**Task instructions:** Duplicate the entries from the line with "Relative to door" to the line with "2652 inches", copying each line exactly as it appears.

**Entries shown:**
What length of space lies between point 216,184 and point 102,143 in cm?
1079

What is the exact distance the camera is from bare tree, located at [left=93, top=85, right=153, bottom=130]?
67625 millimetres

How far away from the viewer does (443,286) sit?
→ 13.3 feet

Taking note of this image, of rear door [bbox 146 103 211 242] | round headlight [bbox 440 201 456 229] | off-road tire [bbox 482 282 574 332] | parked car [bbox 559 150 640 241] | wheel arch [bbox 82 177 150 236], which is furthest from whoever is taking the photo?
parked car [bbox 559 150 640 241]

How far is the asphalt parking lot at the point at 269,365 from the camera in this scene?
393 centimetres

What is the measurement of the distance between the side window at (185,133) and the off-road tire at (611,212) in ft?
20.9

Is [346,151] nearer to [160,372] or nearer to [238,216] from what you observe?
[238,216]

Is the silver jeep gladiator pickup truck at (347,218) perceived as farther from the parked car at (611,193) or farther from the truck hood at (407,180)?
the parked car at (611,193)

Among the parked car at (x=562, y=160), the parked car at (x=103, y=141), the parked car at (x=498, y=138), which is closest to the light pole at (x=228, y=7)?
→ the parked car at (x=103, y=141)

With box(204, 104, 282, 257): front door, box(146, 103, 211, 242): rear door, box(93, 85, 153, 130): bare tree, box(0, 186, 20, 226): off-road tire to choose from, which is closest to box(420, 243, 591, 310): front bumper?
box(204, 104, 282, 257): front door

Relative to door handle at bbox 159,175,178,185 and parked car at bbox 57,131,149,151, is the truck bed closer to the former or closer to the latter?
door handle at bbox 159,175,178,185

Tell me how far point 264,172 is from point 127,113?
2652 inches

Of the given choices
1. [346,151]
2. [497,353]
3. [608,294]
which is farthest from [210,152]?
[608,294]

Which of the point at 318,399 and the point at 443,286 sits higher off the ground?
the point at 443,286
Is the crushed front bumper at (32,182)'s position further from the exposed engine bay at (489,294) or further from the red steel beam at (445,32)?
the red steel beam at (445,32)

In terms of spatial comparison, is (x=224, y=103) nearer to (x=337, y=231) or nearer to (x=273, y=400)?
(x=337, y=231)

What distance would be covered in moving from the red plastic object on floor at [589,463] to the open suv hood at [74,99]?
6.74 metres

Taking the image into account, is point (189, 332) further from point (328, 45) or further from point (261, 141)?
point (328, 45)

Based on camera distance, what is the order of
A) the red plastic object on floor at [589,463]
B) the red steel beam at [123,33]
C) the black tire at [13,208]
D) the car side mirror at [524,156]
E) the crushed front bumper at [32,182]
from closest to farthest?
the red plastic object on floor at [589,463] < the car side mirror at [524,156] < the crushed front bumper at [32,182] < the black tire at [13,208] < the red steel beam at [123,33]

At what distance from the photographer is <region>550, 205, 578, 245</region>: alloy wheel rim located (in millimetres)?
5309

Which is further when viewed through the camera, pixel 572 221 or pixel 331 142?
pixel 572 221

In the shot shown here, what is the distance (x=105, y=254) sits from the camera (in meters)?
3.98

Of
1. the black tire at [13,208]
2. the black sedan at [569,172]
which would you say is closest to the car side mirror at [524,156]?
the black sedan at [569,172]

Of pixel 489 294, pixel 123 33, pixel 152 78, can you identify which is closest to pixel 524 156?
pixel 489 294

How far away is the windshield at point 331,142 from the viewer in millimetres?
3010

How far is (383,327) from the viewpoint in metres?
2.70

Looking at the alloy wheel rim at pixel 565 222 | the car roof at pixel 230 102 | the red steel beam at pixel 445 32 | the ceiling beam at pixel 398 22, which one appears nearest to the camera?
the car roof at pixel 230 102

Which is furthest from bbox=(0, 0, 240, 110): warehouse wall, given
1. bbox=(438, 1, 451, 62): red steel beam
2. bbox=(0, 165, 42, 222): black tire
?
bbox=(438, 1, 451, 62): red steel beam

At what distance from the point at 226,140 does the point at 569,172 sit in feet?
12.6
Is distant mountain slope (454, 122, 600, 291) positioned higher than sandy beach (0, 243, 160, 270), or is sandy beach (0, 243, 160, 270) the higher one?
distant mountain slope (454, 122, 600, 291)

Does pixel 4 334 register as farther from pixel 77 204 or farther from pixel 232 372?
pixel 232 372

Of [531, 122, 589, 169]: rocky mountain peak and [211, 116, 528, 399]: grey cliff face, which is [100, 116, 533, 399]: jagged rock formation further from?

**Final result:**
Relative to door handle at bbox 159,175,178,185 and parked car at bbox 57,131,149,151, is the truck bed closer to the former or closer to the latter?
door handle at bbox 159,175,178,185

Tell me how far point 264,172 is from point 127,113?
2652 inches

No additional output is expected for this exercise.